Since 2015, Alpha has surveyed product managers to uncover the evolution of best practices in the field. Our first annual Insights report painted a picture of a role that lacked definition and had yet to achieve widespread conception of modern best practices. Product managers reported not having a sufficient impact on a company’s overall strategy and not having the tools and resources that they needed to do their best work.

Our 2019 Product Management Insights report paints a different picture. In our survey of 253 product managers, we found some notable long-term trends that highlight the maturation of a field that is becoming more advanced and coalescing around a standard set of best practices. This article covers the three most notable trends that will shape product management in 2019 and beyond.

1. Experimentation has become a core part of product management’s role

In 2015, when we published our first Product Management Insights Report, we found that continuous experimentation was more of an aspiration than a common activity for product managers.
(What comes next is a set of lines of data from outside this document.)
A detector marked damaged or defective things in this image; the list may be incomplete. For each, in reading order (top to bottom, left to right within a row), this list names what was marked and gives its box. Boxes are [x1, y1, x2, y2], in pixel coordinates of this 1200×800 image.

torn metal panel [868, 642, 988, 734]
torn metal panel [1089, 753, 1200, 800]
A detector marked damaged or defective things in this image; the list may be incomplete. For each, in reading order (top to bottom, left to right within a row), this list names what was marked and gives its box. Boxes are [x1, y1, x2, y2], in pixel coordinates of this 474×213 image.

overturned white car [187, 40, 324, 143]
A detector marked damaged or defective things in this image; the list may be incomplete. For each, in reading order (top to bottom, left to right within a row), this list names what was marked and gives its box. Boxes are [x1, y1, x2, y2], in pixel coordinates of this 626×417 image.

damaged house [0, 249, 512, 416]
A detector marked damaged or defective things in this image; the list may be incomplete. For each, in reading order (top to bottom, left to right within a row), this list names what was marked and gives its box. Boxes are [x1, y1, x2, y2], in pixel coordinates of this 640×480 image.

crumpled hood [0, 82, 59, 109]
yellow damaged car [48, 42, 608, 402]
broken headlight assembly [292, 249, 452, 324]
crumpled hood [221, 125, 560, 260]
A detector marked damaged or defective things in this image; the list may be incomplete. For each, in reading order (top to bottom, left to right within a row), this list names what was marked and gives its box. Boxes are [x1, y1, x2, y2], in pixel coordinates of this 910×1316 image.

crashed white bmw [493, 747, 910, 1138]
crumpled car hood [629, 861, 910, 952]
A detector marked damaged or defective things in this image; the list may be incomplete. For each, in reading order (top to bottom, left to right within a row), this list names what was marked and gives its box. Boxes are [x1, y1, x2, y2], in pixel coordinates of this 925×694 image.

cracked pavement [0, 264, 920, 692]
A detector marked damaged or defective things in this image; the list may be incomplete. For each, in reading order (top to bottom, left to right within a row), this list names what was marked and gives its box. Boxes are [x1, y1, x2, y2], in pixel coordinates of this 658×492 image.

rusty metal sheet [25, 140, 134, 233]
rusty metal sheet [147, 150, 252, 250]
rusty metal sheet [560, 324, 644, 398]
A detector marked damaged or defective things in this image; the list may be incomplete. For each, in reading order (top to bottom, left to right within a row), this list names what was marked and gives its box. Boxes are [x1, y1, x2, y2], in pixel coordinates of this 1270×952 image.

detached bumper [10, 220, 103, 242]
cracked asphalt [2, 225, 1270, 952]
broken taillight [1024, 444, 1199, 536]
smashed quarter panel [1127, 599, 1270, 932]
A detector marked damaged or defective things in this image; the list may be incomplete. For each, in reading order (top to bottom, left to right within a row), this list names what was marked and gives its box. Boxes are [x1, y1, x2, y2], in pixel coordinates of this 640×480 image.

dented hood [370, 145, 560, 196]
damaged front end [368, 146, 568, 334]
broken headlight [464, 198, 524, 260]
As the field continues to discover and share best practices, product managers increasingly acknowledge the benefits of being customer-centric and data-driven and have increasingly incorporated experimentation into their workflows.

Product managers say that direct customer feedback is the best source of new ideas and 69% of product managers report being responsible for customer interviews, an increase of 10% over the past two years.

In addition, 34% of product managers conduct user research on a daily basis, and analytics preoccupy 58% of product managers on a daily basis.

2. Product managers want to cut through red tape

Even though product managers say that direct customer feedback is the number-one source of new ideas, and more product managers are collecting customer feedback on a regular cadence, 86% say that they still don’t spend enough time, or spend no time at all, talking to users and 80% of product managers reported not spending enough time, or spending no time at all, running product experiments.

These findings highlight the growing recognition that continuous experimentation is an aspiration that requires cultural shifts which cannot be made overnight. There are still major barriers to implementing these modern best practices at scale. Our report provides further insight into what these barriers may be, however, the fact that the biggest wish for product managers at companies over 10,000 people is more opportunity for experimentation brings hope that product managers can cut through the red tape.

3. Product management is a strategic role

Product managers are known for doing whatever needs to get done — which often entails doing a little bit of everything. While this “roll up your sleeves” attitude has certainly made product management a vital role in many organizations, it can come at the expense of being strategic.

Over the past few years, we’ve seen product management shift from a highly tactical, project-based role to a more strategic role. In our 2019 report, 89% of product managers say that they are responsible for setting the roadmap and 80% of product managers reported strategizing on a daily basis.

Product managers are often the liaison between teams and key stakeholders across their organizations and our data indicates that that’s likely to continue. 23% of product managers indicated that they want to spend more time collaborating with internal stakeholders, which represents a significant increase from last year’s study.

The evolution of product management

Our 2019 Product Management Insights report indicates that the field is becoming more unified on best practices and more strategic. Product managers have increasingly adopted experimentation and user research and want to do more of it this coming year. In addition, product teams are increasingly the liaison between key stakeholders in their organizations.

In this year’s report, we’ve also expanded our research to include insights about networking opportunities and the adoption of emerging technologies. There are now more conferences, resources, and tools than ever before to help product managers do their best work. Increasingly equipped with these resources, product managers have never had a better opportunity to apply modern best practices. The field that just a few years ago was often misunderstood and ill-defined, is now rich with opportunities to learn, network, and work smarter.